Chapter 7
In Which John Pickett Makes a Tactical Error
Although Pickett had been quick to absolve the magistrate of any responsibility, even indirectly, for his father’s murder, there was another toward whom he was not prepared to offer the same forbearance. And so, once the magistrate and his hired conveyance were well out of sight, Pickett turned his steps in quite the wrong direction for anyone wishing to reach Curzon Street. By the time he reached the elegant Park Lane house that was his intended destination, the guilt of its primary occupant had taken such firm possession of his mind that he ignored the brass knocker and began to pound on the door with his fist.
“Open up!” he bellowed, heedless of the lateness of the hour and the slumbering residents of the adjacent dwellings. “I know you’re in there! Open up, you bloody bastard!”
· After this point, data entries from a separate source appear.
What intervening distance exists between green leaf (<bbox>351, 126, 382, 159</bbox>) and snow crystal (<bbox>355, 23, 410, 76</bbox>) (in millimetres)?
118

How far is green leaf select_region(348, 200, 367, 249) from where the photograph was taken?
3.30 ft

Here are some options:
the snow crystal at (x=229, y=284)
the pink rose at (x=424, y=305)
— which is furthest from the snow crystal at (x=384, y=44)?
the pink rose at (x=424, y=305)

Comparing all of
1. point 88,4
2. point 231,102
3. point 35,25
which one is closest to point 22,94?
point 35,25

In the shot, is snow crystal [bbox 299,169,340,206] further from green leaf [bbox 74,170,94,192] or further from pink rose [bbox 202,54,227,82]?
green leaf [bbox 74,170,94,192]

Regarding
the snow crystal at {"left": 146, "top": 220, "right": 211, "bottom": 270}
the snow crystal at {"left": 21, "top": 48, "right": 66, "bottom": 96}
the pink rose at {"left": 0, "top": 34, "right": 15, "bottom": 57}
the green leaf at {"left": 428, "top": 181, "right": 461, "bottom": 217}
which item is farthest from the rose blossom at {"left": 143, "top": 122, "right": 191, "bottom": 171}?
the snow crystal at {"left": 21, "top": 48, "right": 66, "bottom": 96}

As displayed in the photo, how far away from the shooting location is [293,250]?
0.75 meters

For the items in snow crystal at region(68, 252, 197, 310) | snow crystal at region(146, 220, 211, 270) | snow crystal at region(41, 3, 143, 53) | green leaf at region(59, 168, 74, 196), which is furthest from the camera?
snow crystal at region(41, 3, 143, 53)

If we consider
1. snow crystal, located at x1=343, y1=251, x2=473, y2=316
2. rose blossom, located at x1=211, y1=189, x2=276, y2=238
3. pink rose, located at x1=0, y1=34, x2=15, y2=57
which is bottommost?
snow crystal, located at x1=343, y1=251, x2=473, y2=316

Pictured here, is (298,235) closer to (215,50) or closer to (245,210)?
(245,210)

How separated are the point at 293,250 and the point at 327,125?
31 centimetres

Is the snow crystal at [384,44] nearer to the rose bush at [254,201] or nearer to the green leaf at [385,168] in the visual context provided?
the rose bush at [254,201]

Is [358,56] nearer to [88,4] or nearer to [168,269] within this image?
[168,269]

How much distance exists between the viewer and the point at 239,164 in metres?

A moment later the door opened and a butler, somehow contriving to appear stately in spite of the nightcap askew over his disheveled gray hair, glared at him with acute dislike.
“I regret to inform you, sir,” he began, although regret was clearly not the emotion uppermost in his mind, “that Lord Melrose is asleep in bed. Perhaps if you call tomorrow, at a more auspicious time—”
This eminently reasonable suggestion fell on empty air, for Pickett had brushed past him and was taking the stairs two at a time on his way to the upper floors where he knew the marquess’s bedchamber would be located. “Where are you?” he demanded, shedding his hard-won vowels with every step he climbed. “Don’t think you can ’ide from me, your bleedin’ lordship! I know wot did, and I’ll demolish this ’ouse brick by brick, if that’s wot it takes to flush out a rat that walks like a man! I’ll—”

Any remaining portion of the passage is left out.